Penyangraian
Penyangraian bertujuan untuk membentuk aroma dan cita rasa khas cokelat dari biji kakao
serta untuk memudahkan mengeluarkan lemak dari dalam biji. Melalui proses fermentasi dan
pengeringan yang tepat, biji kakao akan mengandung cukup banyak senyawa calon pembentuk
cita rasa dan aroma khas cokelat, antara lain asam amino dan gula reduksi. Selama penyangraian,
kedua senyawa tersebut akan bereaksi membentuk senyawa Maillard. Senyawa gula nonreduksi
(sukrosa) akan terhidrolisis oleh air membentuk senyawa gula reduksi dan kemudian akan
melanjutkan reaksi Maillard.

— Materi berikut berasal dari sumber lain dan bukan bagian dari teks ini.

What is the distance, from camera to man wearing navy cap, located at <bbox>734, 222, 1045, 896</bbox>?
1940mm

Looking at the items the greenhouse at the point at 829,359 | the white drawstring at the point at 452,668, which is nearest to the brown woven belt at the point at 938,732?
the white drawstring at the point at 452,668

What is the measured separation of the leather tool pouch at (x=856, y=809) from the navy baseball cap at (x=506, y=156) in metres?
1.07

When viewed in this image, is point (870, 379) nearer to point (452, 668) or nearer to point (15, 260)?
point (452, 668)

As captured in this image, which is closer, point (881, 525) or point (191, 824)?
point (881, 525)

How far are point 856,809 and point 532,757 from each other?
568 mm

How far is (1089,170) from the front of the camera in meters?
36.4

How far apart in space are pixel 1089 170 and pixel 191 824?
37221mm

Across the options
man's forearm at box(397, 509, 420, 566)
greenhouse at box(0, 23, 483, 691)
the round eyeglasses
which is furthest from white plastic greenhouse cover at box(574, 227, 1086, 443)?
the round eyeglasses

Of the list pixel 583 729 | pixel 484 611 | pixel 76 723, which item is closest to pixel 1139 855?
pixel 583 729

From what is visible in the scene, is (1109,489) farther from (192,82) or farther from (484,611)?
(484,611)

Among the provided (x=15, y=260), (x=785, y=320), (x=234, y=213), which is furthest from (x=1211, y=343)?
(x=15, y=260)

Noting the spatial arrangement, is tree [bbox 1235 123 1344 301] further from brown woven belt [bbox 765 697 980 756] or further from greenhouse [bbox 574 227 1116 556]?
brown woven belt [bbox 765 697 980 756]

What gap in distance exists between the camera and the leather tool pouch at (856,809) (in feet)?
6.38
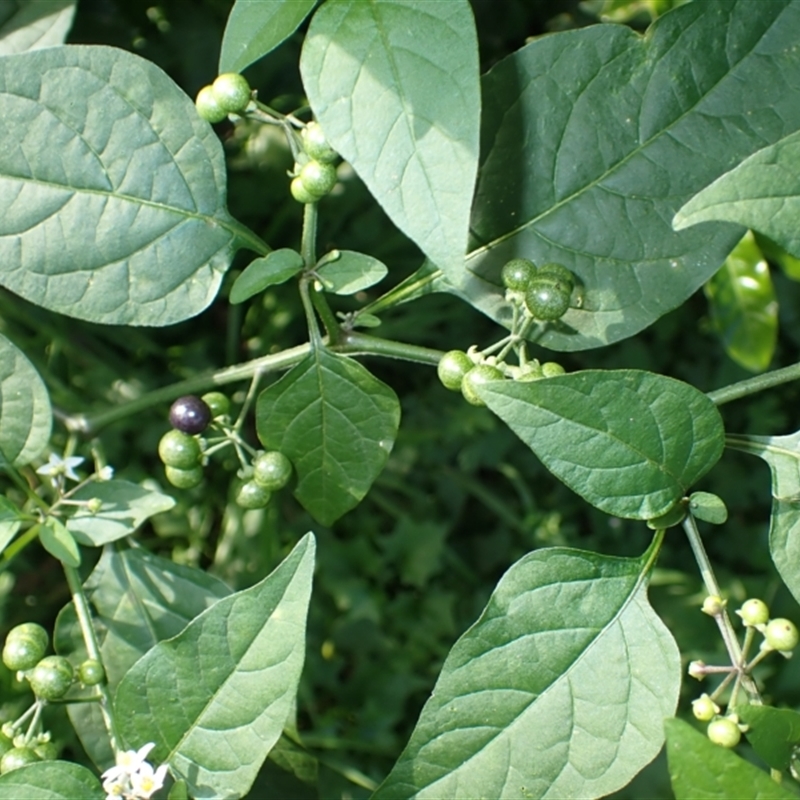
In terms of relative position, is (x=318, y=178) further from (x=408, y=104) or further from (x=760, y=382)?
(x=760, y=382)

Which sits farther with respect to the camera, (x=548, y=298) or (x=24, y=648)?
(x=24, y=648)

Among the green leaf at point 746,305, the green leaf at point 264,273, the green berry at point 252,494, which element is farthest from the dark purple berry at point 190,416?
the green leaf at point 746,305

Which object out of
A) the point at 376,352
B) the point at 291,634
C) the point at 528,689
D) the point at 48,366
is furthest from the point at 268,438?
Answer: the point at 48,366

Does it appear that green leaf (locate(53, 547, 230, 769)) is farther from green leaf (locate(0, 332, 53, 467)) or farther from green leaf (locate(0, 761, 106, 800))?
green leaf (locate(0, 761, 106, 800))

Selain ditentukan oleh keberadaan senyawa calon pembentuk aroma
dan cita rasa, kesempurnaan reaksi sangrai juga dipengaruhi oleh panas, waktu, dan kadar
air. Selama proses penyangraian, air akan menguap dari biji, kulit yang menempel dipermukaan
inti biji terlepas, inti biji menjadi cokelat, dan beberapa senyawa menguap, antara lain asam,
aldehid, furan, pirazin, alcohol, dan ester.
Sumber panas untuk proses penyangraian umumnya diperoleh dari pembakaran minyak
dari sebuah tungku. Energi panas disalurkan melalui dinding silinder bagian luar secara konduksi.

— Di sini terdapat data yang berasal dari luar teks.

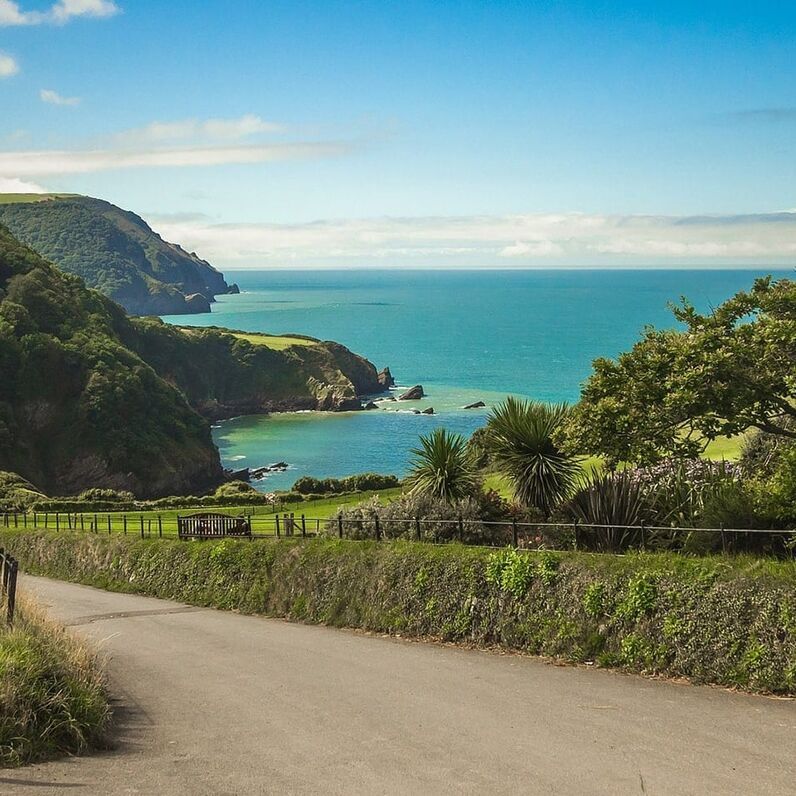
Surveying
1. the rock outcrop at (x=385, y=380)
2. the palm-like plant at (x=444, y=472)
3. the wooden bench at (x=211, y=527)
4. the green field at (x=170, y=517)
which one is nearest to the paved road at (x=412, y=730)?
the palm-like plant at (x=444, y=472)

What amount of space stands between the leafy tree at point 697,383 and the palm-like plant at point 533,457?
2.46m

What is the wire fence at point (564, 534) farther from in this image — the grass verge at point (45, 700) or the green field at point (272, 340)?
the green field at point (272, 340)

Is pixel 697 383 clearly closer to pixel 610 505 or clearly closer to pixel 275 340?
pixel 610 505

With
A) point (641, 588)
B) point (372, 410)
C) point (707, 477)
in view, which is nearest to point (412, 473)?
point (707, 477)

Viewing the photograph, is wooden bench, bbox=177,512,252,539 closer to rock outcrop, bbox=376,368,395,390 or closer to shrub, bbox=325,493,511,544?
shrub, bbox=325,493,511,544

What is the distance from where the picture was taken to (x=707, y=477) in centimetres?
1844

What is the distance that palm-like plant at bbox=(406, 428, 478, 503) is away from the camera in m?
21.2

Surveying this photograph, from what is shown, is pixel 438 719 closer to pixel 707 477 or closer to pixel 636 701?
pixel 636 701

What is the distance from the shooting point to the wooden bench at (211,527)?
30.9 metres

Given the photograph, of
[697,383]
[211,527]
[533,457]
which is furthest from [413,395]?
[697,383]

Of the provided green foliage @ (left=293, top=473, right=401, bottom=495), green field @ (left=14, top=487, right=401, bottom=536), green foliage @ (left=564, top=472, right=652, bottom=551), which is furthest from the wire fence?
green foliage @ (left=293, top=473, right=401, bottom=495)

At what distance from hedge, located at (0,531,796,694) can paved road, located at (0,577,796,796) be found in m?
0.37

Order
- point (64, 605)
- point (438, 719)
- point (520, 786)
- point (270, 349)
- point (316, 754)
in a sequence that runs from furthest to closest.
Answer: point (270, 349) → point (64, 605) → point (438, 719) → point (316, 754) → point (520, 786)

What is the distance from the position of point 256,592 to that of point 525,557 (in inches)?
266
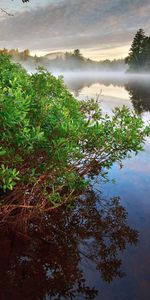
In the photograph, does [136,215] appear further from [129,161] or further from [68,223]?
[129,161]

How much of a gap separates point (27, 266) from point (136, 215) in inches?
158

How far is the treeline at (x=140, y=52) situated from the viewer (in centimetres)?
10725

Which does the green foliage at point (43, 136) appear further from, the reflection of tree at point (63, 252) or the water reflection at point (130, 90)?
the water reflection at point (130, 90)

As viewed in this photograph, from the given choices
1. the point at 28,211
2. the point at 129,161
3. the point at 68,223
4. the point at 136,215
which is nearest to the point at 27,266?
the point at 28,211

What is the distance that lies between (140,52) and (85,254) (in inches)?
4252

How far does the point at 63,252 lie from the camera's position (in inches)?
372

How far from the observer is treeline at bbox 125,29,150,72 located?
352 feet

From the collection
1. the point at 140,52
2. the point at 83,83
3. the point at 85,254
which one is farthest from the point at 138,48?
the point at 85,254

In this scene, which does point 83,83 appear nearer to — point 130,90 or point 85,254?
point 130,90

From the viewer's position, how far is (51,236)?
33.1 ft

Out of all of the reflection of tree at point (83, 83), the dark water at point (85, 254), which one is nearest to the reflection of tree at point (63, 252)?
the dark water at point (85, 254)

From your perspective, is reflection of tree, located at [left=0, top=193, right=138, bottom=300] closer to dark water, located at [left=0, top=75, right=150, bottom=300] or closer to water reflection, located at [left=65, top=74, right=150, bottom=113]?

Dengan demikian, kontaminasi asap hasil pembakaran minyak kedalam silinder dapat dicegah.
Uap air dari inti biji akan terperangkap didalam silinder, sebaliknya udara dari lingkungan luar
silinder tidak dapat masuk kedalam silinder. Proses pemindahan panas dan massa uap air didalam
silinder berlangsung secara seimbang sehingga lingkungan didalam silinder dipertahankan sangat
lembap dan panas. Suhu dan kelembapan udara didalam silinder yang terkontrol akan
menghasilkan distribusi suhu yang beragam untuk semua jenis ukuran pecahan biji sehingga
penyangraian lebih terkendali. Biji gosong pada ukuran biji kecil, seperti umumnya terjadi pada
penyangraian konvensional, tidak terjadi.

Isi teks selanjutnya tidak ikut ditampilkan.